On the face of it, two recent Supreme Court judgements of significance have gone opposite ways for the ruling Bharatiya Janata Party (BJP). Chief Justice Ranjan Gogoi certainly gave something that looked like a clean chit for Prime Minister Narendra Modi's party when he observed that he found nothing amiss in the confidential details of the pricing of the Rafale fighter jet contract with France's Dassault group, much to the dismay of opposition parties.
In the same court, Justice Dhananjaya Chandrachud seemed to strike a blow to conservative Hindu lobbies that support the BJP when he and his fellow judges ruled that women of reproductive age should no longer be barred from entering the holy shrine to Lord Ayyappan at Sabarimala in Kerala.
However, after seeing violent protests in Kerala last week following the surreptitious entry of some activist women into the Sabarimala temple, I am tempted to think that both the Supreme Court judgements are blessings for the BJP. Here's why.
The Rafale ruling - I hesitate to call it a judgement - took the winds off the sails of the Congress-led opposition in what I would call the urban middle-class constituency. For any party to govern, it is not just enough to win elections. It is also important to get a measure of legitimacy in the urban middle class because it serves as a centre from which thoughts emanate and go back. This is the same social class that produces civil servants, media persons and jurists.
I do believe Rajiv Gandhi-led Congress lost the 1989 elections because he alienated the urban middle class as the BJP and other parties including the Janata Dal led by former Congress finance minister VP Singh successfully drove home the image that the party was lax on corruption and could even be a party to it.

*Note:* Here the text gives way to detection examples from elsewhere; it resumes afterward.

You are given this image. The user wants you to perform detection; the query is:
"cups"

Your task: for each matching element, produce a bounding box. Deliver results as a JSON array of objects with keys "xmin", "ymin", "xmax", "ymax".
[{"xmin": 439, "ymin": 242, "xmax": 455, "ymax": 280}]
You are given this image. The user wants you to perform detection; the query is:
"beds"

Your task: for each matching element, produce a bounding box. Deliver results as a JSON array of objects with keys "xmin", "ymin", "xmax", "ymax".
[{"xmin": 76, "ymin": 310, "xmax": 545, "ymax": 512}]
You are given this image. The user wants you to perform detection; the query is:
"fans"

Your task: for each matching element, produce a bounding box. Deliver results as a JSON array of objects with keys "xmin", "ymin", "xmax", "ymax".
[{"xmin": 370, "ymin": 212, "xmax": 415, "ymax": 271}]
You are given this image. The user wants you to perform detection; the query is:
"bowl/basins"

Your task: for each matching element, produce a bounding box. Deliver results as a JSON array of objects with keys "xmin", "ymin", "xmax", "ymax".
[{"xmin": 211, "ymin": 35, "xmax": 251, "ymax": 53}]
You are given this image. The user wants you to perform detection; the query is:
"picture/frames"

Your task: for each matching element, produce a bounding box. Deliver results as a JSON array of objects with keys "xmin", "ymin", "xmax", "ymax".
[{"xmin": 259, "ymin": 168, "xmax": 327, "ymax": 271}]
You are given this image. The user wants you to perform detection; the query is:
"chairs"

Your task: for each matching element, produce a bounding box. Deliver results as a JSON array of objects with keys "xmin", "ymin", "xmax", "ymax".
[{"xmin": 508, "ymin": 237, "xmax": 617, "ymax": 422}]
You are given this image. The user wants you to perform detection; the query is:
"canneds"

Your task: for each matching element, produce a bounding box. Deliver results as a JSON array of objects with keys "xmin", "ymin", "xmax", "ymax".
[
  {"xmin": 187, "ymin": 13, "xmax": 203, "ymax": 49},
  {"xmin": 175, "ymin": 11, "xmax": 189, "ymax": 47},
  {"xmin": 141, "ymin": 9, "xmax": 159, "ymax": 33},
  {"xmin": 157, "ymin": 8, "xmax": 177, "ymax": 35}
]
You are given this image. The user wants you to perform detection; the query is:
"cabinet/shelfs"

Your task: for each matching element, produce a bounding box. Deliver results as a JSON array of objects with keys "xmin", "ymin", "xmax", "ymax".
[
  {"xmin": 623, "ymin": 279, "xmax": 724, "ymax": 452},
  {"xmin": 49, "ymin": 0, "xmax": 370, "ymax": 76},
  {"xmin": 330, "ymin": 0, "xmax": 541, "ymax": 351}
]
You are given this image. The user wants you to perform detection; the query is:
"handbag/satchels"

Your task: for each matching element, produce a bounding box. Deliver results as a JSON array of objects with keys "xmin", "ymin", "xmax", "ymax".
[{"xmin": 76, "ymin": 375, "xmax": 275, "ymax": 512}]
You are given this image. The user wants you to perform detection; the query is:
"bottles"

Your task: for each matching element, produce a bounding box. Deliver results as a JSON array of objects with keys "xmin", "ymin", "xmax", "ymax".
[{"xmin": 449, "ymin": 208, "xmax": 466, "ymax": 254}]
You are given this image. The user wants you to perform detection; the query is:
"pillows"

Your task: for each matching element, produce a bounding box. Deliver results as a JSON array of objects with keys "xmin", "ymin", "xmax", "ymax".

As Defence Minister Nirmala Sitharaman thundered last week in Parliament in a spirited defence of the Rafale deal, the backing she got from the Supreme Court was such that at the very least, the furore against the BJP's decision to cut down the number of jets and pay a higher price for each in order to fit them with advanced combat capabilities was blunted.
Cut now to Sabarimala in Kerala. You need to look no further than Shashi Tharoor, a poster boy for Westernised, modern urban liberals. Tharoor's position on the temple tilts to the centre at the very least as he cluck-clucks in sympathy with those who want a traditional form of worship that barred women of reproductive age from entering the shrine upheld. The reasons he cited are based on faith, not the kind of egalitarianism that he otherwise espouses. The former UN under-secretary-general is now a grassroots politician for the Congress in Thiruvananthapuram and also recently authored a book, 'Why I Am A Hindu'.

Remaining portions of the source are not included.